(EXERCISE MATERIAL Opens)

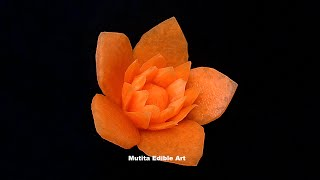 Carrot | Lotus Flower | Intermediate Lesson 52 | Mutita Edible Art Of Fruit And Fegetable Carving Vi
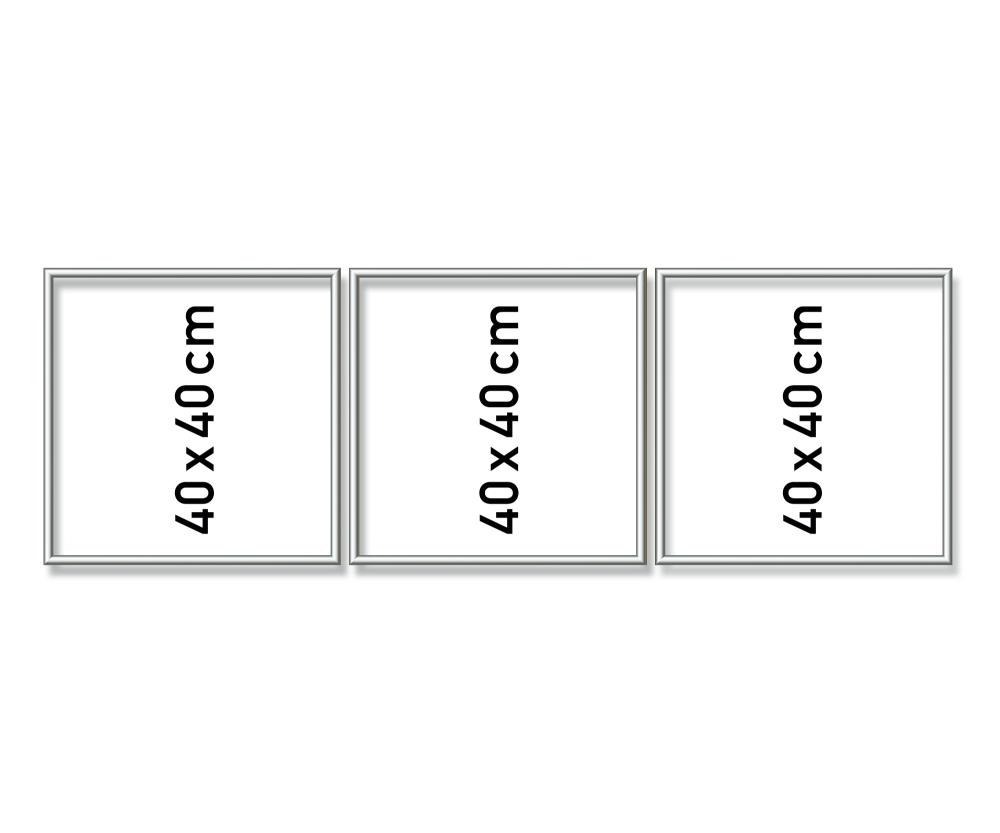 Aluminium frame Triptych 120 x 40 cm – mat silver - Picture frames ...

(EXERCISE MATERIAL Closes)
(EXERCISE MATERIAL Opens)

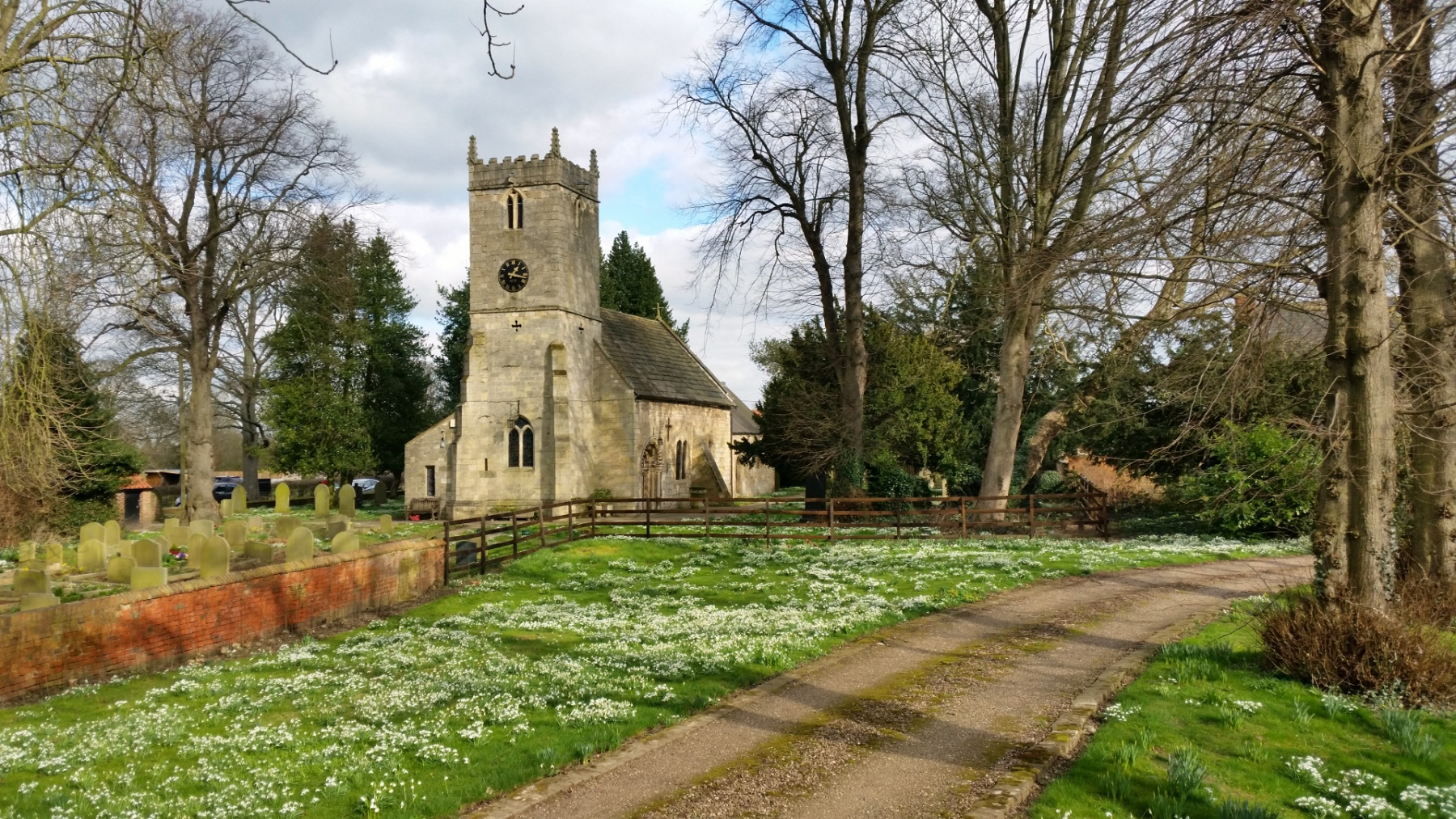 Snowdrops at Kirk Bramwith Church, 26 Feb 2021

(EXERCISE MATERIAL Closes)

* **WHAT IS REQUIRED**: Could you write out exactly the lines of the data above that run from the one holding "Carrot | Lotus" to the one holding "Aluminium frame Triptych", with both ends in and all pictures out?

* **ANSWER TO THIS PROBLEM**:
 Carrot | Lotus Flower | Intermediate Lesson 52 | Mutita Edible Art Of Fruit And Fegetable Carving Vi
 Aluminium frame Triptych 120 x 40 cm – mat silver - Picture frames ...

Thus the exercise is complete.